Passwords management software

SafeInCloud is a proprietary password manager to securely store passwords and other credentials offline and in the cloud.

As of 2024 the App has more than 33900 Google Play Store Reviews and more than 1900 iOS App Store Ratings.

==Features==
- One master password
- Everything is encrypted locally
- Cloud synchronization to Google Drive, Dropbox, OneDrive and WebDAV
- Cross browser and platform support
- Strong password generation
- Password encryption
- AutoFill Passwords with the help of browser extensions
- Portable access
- Export as XML, TXT and CSV
- Import of data from files in more than 50 different formats, including from all major competitors and major browsers
- The Password Checkup tool uses zxcvbn to assess password strength.
- It detects credential breaches by querying the Have I Been Pwned? database.

==Anti Features==
- From the browser extensions document: "Attention: This extension requires SafeInCloud Password Manager application to be installed and running on your computer."
- Not available on ChromeOS. The Chrome browser extension does load (for example by means of browser extension sync).

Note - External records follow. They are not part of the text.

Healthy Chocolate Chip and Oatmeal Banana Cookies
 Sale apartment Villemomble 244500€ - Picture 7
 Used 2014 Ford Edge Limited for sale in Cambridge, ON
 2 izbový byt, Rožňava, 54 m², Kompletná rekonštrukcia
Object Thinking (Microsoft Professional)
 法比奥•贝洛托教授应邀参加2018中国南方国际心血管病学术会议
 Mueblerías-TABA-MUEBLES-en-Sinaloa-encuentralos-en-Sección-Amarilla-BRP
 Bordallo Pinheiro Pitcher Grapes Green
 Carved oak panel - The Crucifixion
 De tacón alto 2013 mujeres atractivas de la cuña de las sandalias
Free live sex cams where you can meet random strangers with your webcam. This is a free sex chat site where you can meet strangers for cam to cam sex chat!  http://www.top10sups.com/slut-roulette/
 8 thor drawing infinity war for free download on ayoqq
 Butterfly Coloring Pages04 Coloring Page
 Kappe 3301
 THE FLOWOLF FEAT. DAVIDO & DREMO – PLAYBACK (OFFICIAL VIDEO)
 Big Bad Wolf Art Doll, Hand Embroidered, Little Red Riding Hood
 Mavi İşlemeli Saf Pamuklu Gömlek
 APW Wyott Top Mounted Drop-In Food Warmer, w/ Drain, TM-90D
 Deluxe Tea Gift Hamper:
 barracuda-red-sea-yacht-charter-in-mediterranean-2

It cannot find the local installed application.
- Not available on Linux. The FireFox and Chormuim browsers show the extension if they are installed (for example by means of browser extension sync). They cannot find the local installed application.

== Reception ==
In 2019, Der Standard highlighted SafeInCloud to its readers as an effective tool for managing and organizing passwords.

== Security Criticism ==
=== 2024 Evaluation of Password Checkup Tools ===
A 2024 study by Hutchinson et al. examined the “password checkup” features of 14 password managers, including SafeInCloud, using weak, breached, and randomly generated passwords. The authors found that the evaluated products reported weak and compromised passwords inconsistently and sometimes incompletely. No manager successfully flagged all known breached passwords. The study concludes that such inconsistencies may give users a false sense of security.